Problems:
1. Reproduce the passage of the text on the National Indigenous Organization of Colombia from "The National Indigenous" up to and including "Congress in 1982." word for word.
2. Transcribe all of the rows below exactly, leaving the pictures out of your answer.

Source:
ONIC
- Founded: 1982
- Type: Non-governmental organization
- Focus: Indigenous rights
- Region served: Colombia
- Website: onic.org.co

= National Indigenous Organization of Colombia =

Organizations representing the indigenous peoples of Colombia

The National Indigenous Organization of Colombia (Organización Nacional Indígena de Colombia or ONIC) is an organization representing the Indigenous peoples of Colombia, who, according to the 2018 census, comprise some 1,905,617 people or approximately 3.7% of the population. The organization was founded at the first National Indigenous Congress in 1982.

==History==

Spanish colonization involved the formalization of structures under the name of cabildos, with both pre-conquest and post-conquest features becoming local traditions. In the Andean highlands, many indigenous people lived essentially as peasants, and leftist as well as state organizations took an interest in incorporating indigenous peoples into peasant-sector organizations in the early and mid 20th century. One such organization was the National Association Of Campesino Users (ANUC).

The records:
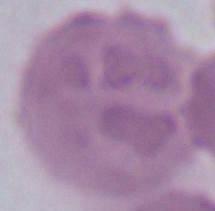
{
  "magnification": "1000x",
  "modality": "photomicrograph",
  "identification": "red blood cell"
}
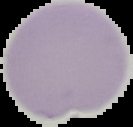
malaria status = uninfected
preparation = thin blood film
image type = segmented cell region with the area outside set to black
image size = 133×127 pixels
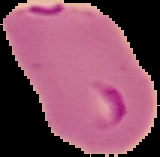
Summary:
  - Image type: segmented cell region on a black background
  - Result: malaria parasites detected
  - Preparation: thin blood smear
  - Image size: 160×157 pixels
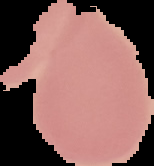 From a thin blood smear. Image is 154×166 pixels. The area outside the segmented cell region is set to black. Result: no Plasmodium parasites detected.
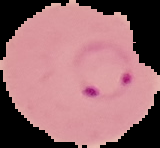

result = Plasmodium parasites identified
preparation = thin blood film
image size = 160×148 pixels
image type = cell region segmented out of the field of view; surrounding area masked to black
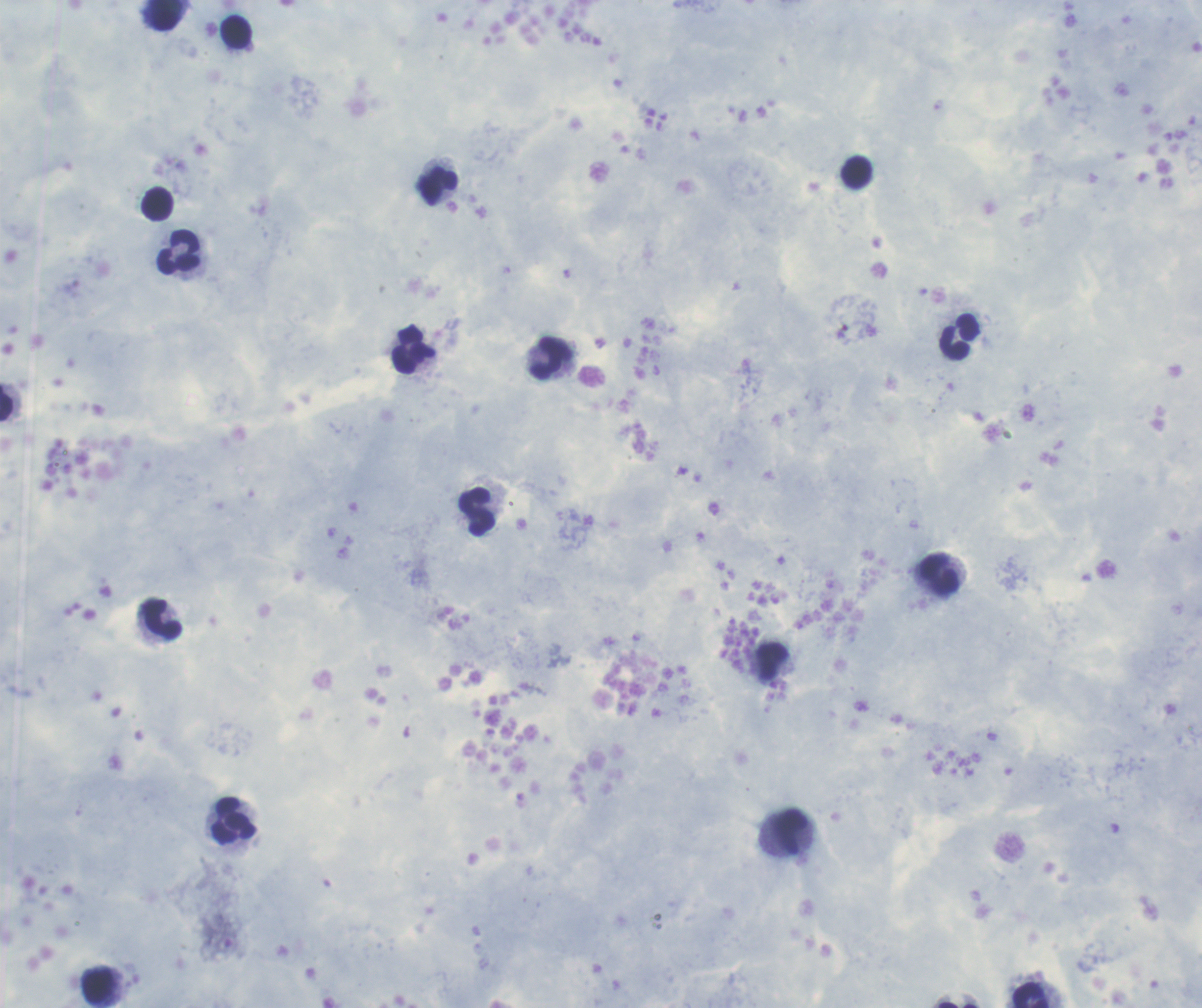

Responses in order:
1.
The National Indigenous Organization of Colombia (Organización Nacional Indígena de Colombia or ONIC) is an organization representing the Indigenous peoples of Colombia, who, according to the 2018 census, comprise some 1,905,617 people or approximately 3.7% of the population. The organization was founded at the first National Indigenous Congress in 1982.

2.
{
  "magnification": "1000x",
  "modality": "photomicrograph",
  "identification": "red blood cell"
}
malaria status = uninfected
preparation = thin blood film
image type = segmented cell region with the area outside set to black
image size = 133×127 pixels
Summary:
  - Image type: segmented cell region on a black background
  - Result: malaria parasites detected
  - Preparation: thin blood smear
  - Image size: 160×157 pixels
 From a thin blood smear. Image is 154×166 pixels. The area outside the segmented cell region is set to black. Result: no Plasmodium parasites detected.

result = Plasmodium parasites identified
preparation = thin blood film
image size = 160×148 pixels
image type = cell region segmented out of the field of view; surrounding area masked to black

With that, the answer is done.